=== Stated task ===
Rewrite the listing with "thing" changed to "point", keeping everything else the same and leaving out the pictures.

[Spatial relation listing]
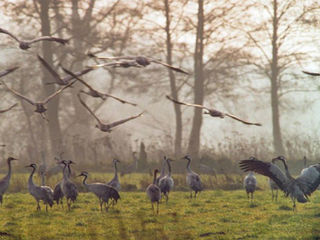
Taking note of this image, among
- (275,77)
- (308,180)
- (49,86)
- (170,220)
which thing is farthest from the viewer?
(275,77)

=== Answer for the task ===
Taking note of this image, among
- (275,77)
- (308,180)
- (49,86)
- (170,220)
which point is farthest from the viewer?
(275,77)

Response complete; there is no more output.